A new attack on the implementation of the http/2 protocol has been discovered, making it easier to carry out denial of service attacks by exhausting server resources. This vulnerability, known as madeyoureeset, allows attackers to flood a server with a large number of requests by bypassing established restrictions through manipulations.
An attacker can create numerous simultaneously processed flows, bypassing the settings_max_concurrent_streams limit, and dropping each stream at the initial stage. This reset allows the client to send a continuous flow of requests without waiting for a response from the server, utilizing the full capacity of the communication channel.
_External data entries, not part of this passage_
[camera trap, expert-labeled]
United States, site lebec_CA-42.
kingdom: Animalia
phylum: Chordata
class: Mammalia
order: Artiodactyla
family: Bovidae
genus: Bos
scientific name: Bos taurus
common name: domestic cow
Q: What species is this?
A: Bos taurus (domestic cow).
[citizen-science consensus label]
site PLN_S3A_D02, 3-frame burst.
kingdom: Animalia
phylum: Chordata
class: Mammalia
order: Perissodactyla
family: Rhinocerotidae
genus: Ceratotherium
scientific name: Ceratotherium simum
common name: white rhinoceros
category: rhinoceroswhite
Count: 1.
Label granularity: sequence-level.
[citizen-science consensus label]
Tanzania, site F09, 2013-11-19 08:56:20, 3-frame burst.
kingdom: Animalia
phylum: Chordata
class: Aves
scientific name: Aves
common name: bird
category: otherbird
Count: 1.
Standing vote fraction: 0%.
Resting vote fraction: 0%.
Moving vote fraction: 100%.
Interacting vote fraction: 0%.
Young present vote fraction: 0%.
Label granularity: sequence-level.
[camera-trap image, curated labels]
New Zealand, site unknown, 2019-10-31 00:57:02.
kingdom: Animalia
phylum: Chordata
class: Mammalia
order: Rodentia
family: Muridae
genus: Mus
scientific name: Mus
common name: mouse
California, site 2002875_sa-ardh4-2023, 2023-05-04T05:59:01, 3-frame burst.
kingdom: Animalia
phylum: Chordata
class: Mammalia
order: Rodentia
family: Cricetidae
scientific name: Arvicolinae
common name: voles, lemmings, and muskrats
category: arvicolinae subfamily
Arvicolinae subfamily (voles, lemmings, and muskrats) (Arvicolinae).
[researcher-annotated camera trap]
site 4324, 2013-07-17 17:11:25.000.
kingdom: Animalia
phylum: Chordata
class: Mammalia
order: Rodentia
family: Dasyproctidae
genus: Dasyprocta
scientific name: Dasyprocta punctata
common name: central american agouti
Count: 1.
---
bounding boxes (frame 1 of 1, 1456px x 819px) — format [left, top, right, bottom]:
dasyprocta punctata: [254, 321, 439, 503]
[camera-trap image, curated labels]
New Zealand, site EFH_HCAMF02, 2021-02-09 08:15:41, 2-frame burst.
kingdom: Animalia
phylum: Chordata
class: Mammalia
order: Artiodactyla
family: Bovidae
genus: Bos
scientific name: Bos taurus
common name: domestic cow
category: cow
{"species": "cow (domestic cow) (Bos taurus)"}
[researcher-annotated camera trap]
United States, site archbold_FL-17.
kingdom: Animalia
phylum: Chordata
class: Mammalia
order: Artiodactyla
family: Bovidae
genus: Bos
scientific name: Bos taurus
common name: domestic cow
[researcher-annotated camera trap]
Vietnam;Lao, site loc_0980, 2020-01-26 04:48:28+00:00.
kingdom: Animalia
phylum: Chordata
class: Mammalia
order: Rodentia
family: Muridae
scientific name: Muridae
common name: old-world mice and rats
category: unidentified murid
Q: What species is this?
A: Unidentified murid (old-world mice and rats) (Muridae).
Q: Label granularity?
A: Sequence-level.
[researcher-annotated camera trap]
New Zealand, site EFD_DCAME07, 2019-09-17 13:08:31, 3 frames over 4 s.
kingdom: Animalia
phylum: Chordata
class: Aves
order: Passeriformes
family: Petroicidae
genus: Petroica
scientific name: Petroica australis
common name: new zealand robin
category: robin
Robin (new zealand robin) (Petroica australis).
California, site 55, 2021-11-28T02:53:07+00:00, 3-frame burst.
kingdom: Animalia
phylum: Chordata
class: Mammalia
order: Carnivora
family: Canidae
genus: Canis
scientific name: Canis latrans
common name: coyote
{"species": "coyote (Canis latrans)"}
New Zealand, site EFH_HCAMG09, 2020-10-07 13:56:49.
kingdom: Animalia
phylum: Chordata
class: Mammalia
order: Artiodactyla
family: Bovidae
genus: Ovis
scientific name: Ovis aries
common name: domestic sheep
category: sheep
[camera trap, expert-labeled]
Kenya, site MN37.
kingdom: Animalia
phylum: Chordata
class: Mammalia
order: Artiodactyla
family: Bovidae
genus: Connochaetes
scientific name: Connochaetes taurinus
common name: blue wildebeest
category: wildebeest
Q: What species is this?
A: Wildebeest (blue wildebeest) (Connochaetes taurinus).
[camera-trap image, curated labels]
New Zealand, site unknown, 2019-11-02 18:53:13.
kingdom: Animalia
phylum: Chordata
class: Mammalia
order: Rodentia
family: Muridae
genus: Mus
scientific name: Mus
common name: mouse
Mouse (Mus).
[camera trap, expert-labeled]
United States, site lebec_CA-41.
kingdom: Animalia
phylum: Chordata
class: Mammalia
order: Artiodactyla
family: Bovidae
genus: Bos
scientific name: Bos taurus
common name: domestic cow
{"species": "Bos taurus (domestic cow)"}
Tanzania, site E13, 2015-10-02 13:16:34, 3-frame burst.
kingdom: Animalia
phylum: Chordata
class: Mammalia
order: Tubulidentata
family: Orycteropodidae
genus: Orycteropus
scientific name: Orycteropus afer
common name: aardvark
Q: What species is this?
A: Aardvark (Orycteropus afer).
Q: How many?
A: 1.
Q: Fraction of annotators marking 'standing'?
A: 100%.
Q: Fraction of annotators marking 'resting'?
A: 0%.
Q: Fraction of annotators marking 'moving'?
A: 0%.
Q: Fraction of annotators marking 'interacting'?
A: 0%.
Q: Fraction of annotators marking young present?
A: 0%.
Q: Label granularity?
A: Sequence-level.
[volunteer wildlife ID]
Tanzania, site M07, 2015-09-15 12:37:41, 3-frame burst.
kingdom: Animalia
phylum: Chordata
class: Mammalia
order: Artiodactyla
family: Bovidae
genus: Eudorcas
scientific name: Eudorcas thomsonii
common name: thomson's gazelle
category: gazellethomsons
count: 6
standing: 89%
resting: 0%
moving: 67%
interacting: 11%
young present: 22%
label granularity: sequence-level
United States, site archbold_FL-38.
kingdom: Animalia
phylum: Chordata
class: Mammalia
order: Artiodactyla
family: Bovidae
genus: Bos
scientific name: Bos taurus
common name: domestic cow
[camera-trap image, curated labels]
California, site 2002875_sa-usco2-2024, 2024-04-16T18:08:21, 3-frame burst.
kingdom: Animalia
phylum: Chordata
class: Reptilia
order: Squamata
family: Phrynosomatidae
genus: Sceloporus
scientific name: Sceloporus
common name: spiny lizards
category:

By attacking with minimal overhead costs, the client can overwhelm the server with incoming requests while bypassing delays between request and response. This can lead to the server continuing to spend resources on processing these requests, even though they are being dropped at the initial stage.
This vulnerability is similar to a previously known issue called Rapid Reset (CVE-2023-44487) and is caused by discrepancies between the logic of flows in the HTTP/2 protocol specification and its implementations in various servers. The key difference in this new attack is that the server takes the initiative in processing requests, rather than utilizing the Rst_stream flag sent by the client.
The server starts processing a request when incorrect requests are received, but it discards them immediately without full processing. Attackers can exploit this by sending a correct HTTP request followed by an incorrect sequence of HTTP/2 control frames, causing the server to initiate processing and then discard the request.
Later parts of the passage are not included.